_Description of the task:_ In the records below, replace every "camera" with "lens" and reproduce the text with nothing else changed. Omit the pictures from your answer.

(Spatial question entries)
>> Begin
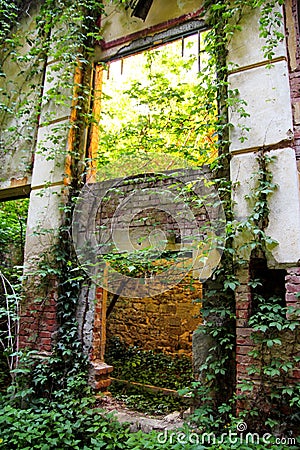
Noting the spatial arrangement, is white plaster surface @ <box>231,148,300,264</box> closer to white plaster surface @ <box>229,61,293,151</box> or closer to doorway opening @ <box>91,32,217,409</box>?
white plaster surface @ <box>229,61,293,151</box>

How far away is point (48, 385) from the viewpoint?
376 centimetres

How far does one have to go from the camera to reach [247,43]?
11.2 feet

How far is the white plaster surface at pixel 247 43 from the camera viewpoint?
132 inches

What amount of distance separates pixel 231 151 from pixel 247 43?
1107 mm

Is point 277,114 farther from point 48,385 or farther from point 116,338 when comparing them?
point 116,338

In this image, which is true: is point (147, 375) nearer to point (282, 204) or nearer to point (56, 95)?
point (282, 204)

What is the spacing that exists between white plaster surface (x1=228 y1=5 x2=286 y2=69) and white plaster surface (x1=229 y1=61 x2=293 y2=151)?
5.0 inches

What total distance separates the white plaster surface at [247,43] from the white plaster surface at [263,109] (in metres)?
0.13

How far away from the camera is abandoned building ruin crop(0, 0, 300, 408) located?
9.68ft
>> End
_Reply to the exercise:_
Noting the spatial arrangement, is white plaster surface @ <box>231,148,300,264</box> closer to white plaster surface @ <box>229,61,293,151</box> or closer to doorway opening @ <box>91,32,217,409</box>?
white plaster surface @ <box>229,61,293,151</box>

How far away is point (48, 385) from the viewpoint?
376 centimetres

How far does one have to go from the lens to reach [247,43]?
11.2 feet

How far is the white plaster surface at pixel 247 43 from the lens viewpoint?
132 inches

What amount of distance separates pixel 231 151 from pixel 247 43?
1107 mm

Is point 277,114 farther from point 48,385 or farther from point 116,338 when comparing them?
point 116,338

In this image, which is true: is point (147, 375) nearer to point (282, 204) or nearer to point (56, 95)?
point (282, 204)

What is the spacing that exists between white plaster surface (x1=228 y1=5 x2=286 y2=69) and white plaster surface (x1=229 y1=61 x2=293 y2=151)?
5.0 inches

What total distance separates the white plaster surface at [247,43] from the white plaster surface at [263,109] (in metres)?
0.13

How far away from the lens is abandoned building ruin crop(0, 0, 300, 408) located?
9.68ft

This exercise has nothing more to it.